In my profession, as a counselor, I have been privileged to work with people in pain chosing to look at their patterns honestly and seeking expert help to transform themselves and then flying off on their own, equipped with tools to create their lives beyond their early family conditionning.
So when I abruptly left my life in Saudi Arabia 5 years ago, where I was living and working, after I had finally subcombed to the ambiant level of fear triggered by repeated terrorist incidents, to temporarily settle in my mother’s apartment in Strasbourg, France with our daughter, it was like stepping back into time.
I grew up in that apartment, she had never moved. The apartment, her surroundings created her stability, but it was all coming from the outside structure, familiar faces and places. But for me it was triggering so many reactions, judgments, I was an outsider, worth than a foreigner in my home land returning to live there after 35 years abroad. But that is a whole other topic I will investigate further at another time.
For now I am interested to investigate the origins of similar conditionning from diverse social structures and cultures.
My in laws’ family are first generation immigrants to Canada from the Indian Subcontinent and myself am a first generation immigrant from the Alsace region in France, Europe, a region that had been faught over and changed hand a number of times during the last two centuries, depending who from France or Germany had won the wars.
My own grand mothers were born under German tutelage and went through the German school system. My paternal grand mother actually never learned to speak French, hence my fluency in Alsacien, a local dialect and German.
My mother in law’s family chose to leave India at the time of partition and settled in Karachi, Pakistan, experiencing the hardships of refugee life and wars for a number of years. It just dawned on me that I felt like a refugee when we left Saudi Arabia and have been wandering around between France, Canada and KSA, not knowing where to plant my roots again.

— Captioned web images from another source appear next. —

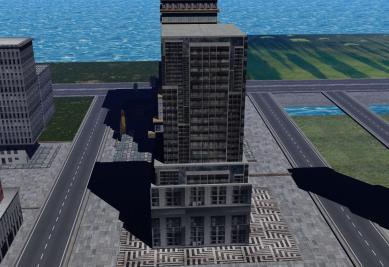 Metropoli 2017 - 55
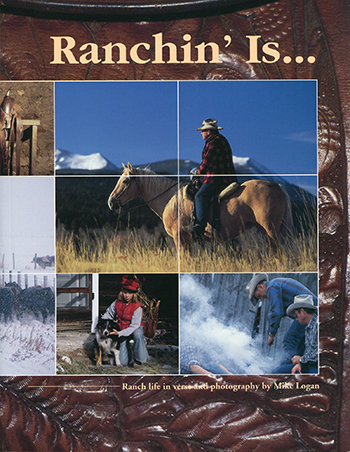 Ranchin is... align=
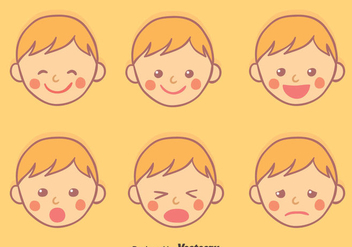 Hand Drawn Baby Face Expression vector - Free vector #426557
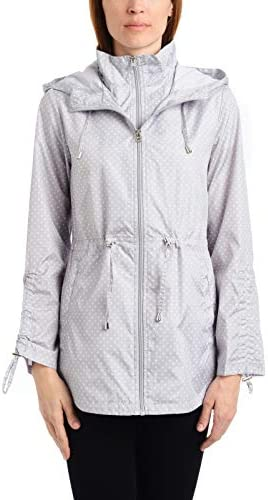 Details Women's Pack-it-in-a-Pouch Water-Resistant Jacket Vestee 40% OFF Cheap Sale Deluxe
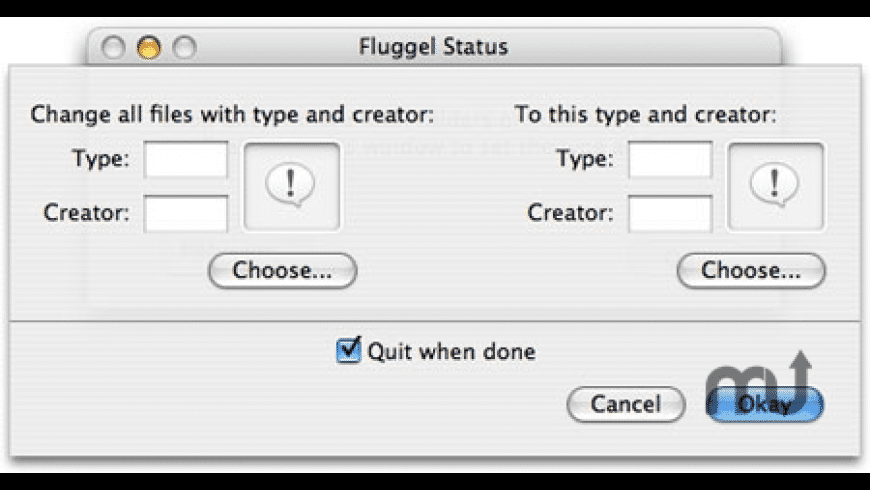 Fluggel for Mac - review, screenshots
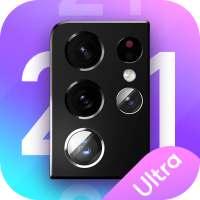 S21 Ultra Camera - Galaxy Camera Original on 9Apps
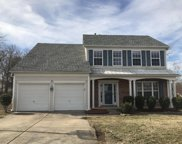 2405 Newberry Ln, Mount Juliet image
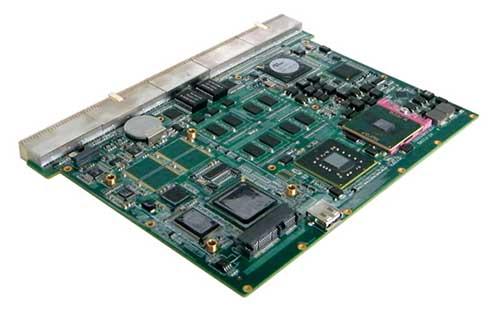 QA-P104B加固主板图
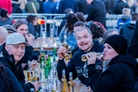 U-Rock-2016-Festival-Life-Mats-Ume 2566
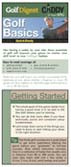 Golf Basics - Pocket Reference Guide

So wars, refugee type of situations run in the family background on both sides with its side effects of fear and clinging to stuff, objects, food, since ancestry experienced repeatedly the lack of it. I still recall my mother telling her stories from the last world war, when she would go and visit distant family living in the country side by bicycle, sawing clothes in exchange of eggs and butter, unavailable in the stores.
In the Western world today the stores are full of stuff, overflowing of surplus even, but those early conditionning can only be transformed by conscious choice. When you add on top of that religious conditionning, you have a sure receipe for remaining stifled for ever. But that is still another topic, I will eventually dare to speak out about!…at another time….
In countries like India and Pakistan where no social structures like welfare, unemployment etc… existed, it was the family structure that organized life in little microcosms, the ones earning taking care of the others disabled or unemployed, an organized co-dependence needed in the cultural context. Some of those patterns still strong and alive, despite the new cultural context of life as an immigrant in a rich country.
I finally accepted this morning that part of that pattern for my in-laws is to buy 10 of everything, because it can then be given out to the needy ones of the family, even if nobody is in that type of a situation anymore….
The archetype of cultural social conditionning is a powerful one and you cannot go against it. You will never win. The only life saving solution is to change the environment and create new structures in consciousness that are more adapted to the current needs of the person, unhappy with the status quo. It is a matter of choice. And that is what I did last year when I chose to settle back in France, isolated from all, to self reflect.
Today my perspective has changed once again and this daily writing helps me sort things through…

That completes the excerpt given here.